The third cause of action for unjust enrichment/quantum meruit, the fourth cause of action for promissory estoppel, the fifth cause of action for fraud, and the seventh cause of action for conversion are duplicative of the second cause of action for breach of the alleged oral joint-venture agreement. Even if that agreement is unenforceable under the statute of frauds, it cannot be the basis of another action ( 61 NY Jur 2d Frauds, Statute of § 322 ). The necessity of a writing may not be circumvented by recasting the action as one seeking damages for unjust enrichment or quantum meruit ( Behrman v. Red Flower, Inc. , 61 Misc 3d 1217[A] at *5 [and cases cited therein] ). A claim for promissory estoppel may not be maintained when the alternative claim for breach of contract is barred by the statute of frauds unless the circumstances make it unconscionable to deny the promise upon which the plaintiff relied ( Marvin Inc. v. Albstein , 386 F Supp 2d 247, 254 [SDNY] ). An unconscionable injury must be one beyond that which flows naturally from the non-performance of the unenforceable agreement (Id .). The plaintiff does not allege any such injury and, in fact, alleges the same damages as for breach of the joint-venture agreement. A mere refusal to perform an oral agreement within the statute of frauds is not such a fraud as will justify a court in disregarding the statute ( Nasso v. Bio Reference Labs., Inc. , 892 F Supp2d 439, 449 ). Finally, conversion is not alleged when, as here, the claim merely alleges an obligation to pay the plaintiffs money that they are owed ( Bahiri v. Madison Realty Capital Advisors, LLC , 30 Misc 3d 1208[A] at *2 [and cases cited therein] ). Accordingly, the third, fourth, fifth, and seventh causes of action are dismissed.
Quantum Meruit
The defendants seek dismissal of the twelfth, fourteenth, sixteenth, eighteenth, twentieth, twenty-second, twenty-fourth, and twenty-sixth causes of action on the ground that they are duplicative of the eleventh, thirteenth, fifteenth, seventeenth, nineteenth, twenty-first, twenty-third, and twenty-fifth causes of action for breach of eight written subcontractor agreements between Patriot and Preferred. When, as here, there is no dispute as to the existence of a contract and the contract covers the dispute between the parties, the plaintiff may not proceed upon a theory of quantum meruit as well as seek to recover damages for breach of contract (see , Alamo Contract Builders v.
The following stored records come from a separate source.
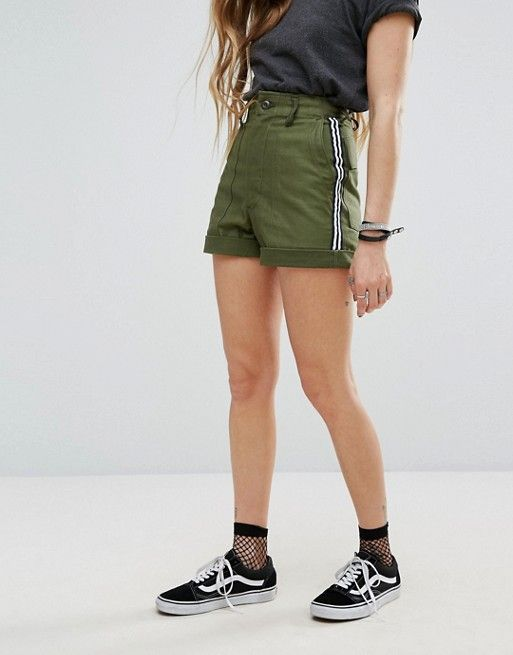 Reclaimed Vintage Revived Military Shorts With Stripe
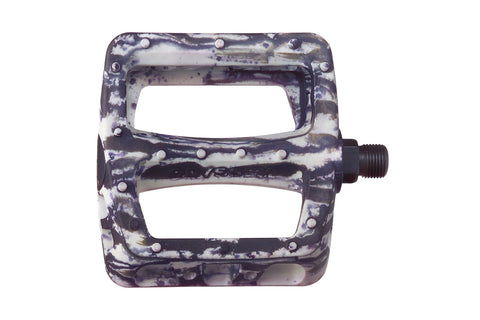 Odyssey Twisted PC Pedals (Black Tie-Dye Colors)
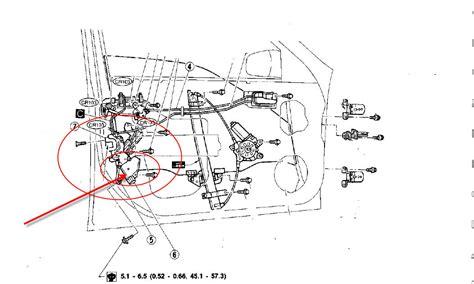 2008 nissan altima door lock fuse nissan 350z fuse box location imageresizertool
CTF Hotel Co. , 242 AD2d 643 ). Accordingly, the twelfth, fourteenth, sixteenth, eighteenth, twentieth, twenty-second, twenty-fourth, and twenty-sixth causes of action are dismissed.
Attorney's Fees
The defendants seek dismissal of the eleventh, thirteenth, fifteenth, seventeenth, nineteenth, twenty-first, twenty-third, and twenty-fifth causes of action for breach of contract insofar as they seek attorney's fees. The plaintiffs do not oppose this branch of the defendants' motion. Accordingly, it is granted.
Conclusion
The defendants' motion to partially dismiss the complaint is granted to the extent of dismissing the third, fourth, fifth, seventh, twelfth, fourteenth, sixteenth, eighteenth, twentieth, twenty-second, twenty-fourth, and twenty-sixth causes of action and the eleventh, thirteenth, fifteenth, seventeenth, nineteenth, twenty-first, twenty-third, and twenty-fifth causes of action insofar as they seek attorney's fees. The plaintiffs' cross motion to disqualify the defendant's counsel is denied.